--- START OF TEXT BLOCK ---

Data science and engineering have been missing out on one of the biggest productivity boosters in modern software development: automated testing. Without automated tests, data pipelines often become deep stacks of unverified assumptions. Mysterious (and sometimes embarrassing) bugs crop up more and more frequently, and resolving them requires painstaking exploration of upstream data, often leading to frustrating negotiations about data specs across teams.
It’s not unusual to see data teams grind to a halt for weeks (or even months) to pay down accumulated pipeline debt. Servicing pipeline debt is one of the biggest productivity and morale killers on data teams. This work is never fun—after all, it’s just data cleaning: no new products shipped, no new insights kindled. Even worse, it’s recleaning old data that you thought you’d already dealt with.
Abe Gong and James Campbell discuss the concept of pipeline tests and offer an overview of Great Expectations, an open source Python framework for bringing data pipelines and products under test. Like assertions in traditional Python unit tests, expectations provide a flexible, declarative language for describing expected behavior. Unlike traditional unit tests, Great Expectations applies expectations to data instead of code. Great Expectations makes it easy to set up your testing framework early, capture findings while they’re still fresh, and systematically validate new data against them. It’s the best tool for managing the complexity that inevitably grows within data pipelines.

--- END OF TEXT BLOCK ---
--- START OF SUPPLIED INFORMATION ---

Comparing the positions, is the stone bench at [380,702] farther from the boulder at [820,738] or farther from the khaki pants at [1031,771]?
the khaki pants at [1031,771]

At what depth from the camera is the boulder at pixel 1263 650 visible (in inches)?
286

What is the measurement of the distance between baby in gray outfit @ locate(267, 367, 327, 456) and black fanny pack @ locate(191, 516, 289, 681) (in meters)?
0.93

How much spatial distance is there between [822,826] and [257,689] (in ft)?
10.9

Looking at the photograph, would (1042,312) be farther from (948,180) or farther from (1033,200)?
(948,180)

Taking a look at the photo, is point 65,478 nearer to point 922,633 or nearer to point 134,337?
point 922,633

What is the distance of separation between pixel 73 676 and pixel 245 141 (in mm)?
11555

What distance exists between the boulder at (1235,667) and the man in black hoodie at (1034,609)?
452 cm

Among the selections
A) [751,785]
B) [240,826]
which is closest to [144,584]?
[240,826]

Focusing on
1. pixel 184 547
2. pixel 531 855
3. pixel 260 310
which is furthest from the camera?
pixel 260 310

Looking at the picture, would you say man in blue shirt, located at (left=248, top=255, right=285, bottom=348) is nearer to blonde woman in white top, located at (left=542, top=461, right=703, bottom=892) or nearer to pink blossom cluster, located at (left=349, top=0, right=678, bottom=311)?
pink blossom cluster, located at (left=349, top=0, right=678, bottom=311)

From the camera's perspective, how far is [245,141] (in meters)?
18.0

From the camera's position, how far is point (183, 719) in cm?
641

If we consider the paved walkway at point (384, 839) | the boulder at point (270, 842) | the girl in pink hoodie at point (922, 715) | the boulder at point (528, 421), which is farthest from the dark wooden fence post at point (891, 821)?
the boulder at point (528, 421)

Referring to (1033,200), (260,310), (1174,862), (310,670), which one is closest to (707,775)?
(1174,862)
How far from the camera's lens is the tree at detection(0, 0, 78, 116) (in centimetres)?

--- END OF SUPPLIED INFORMATION ---

### WHAT IS NEEDED
According to the pipeline-testing text, what does Great Expectations apply its expectations to, in contrast with traditional unit tests?

### EXERCISE SOLUTION
Data instead of code.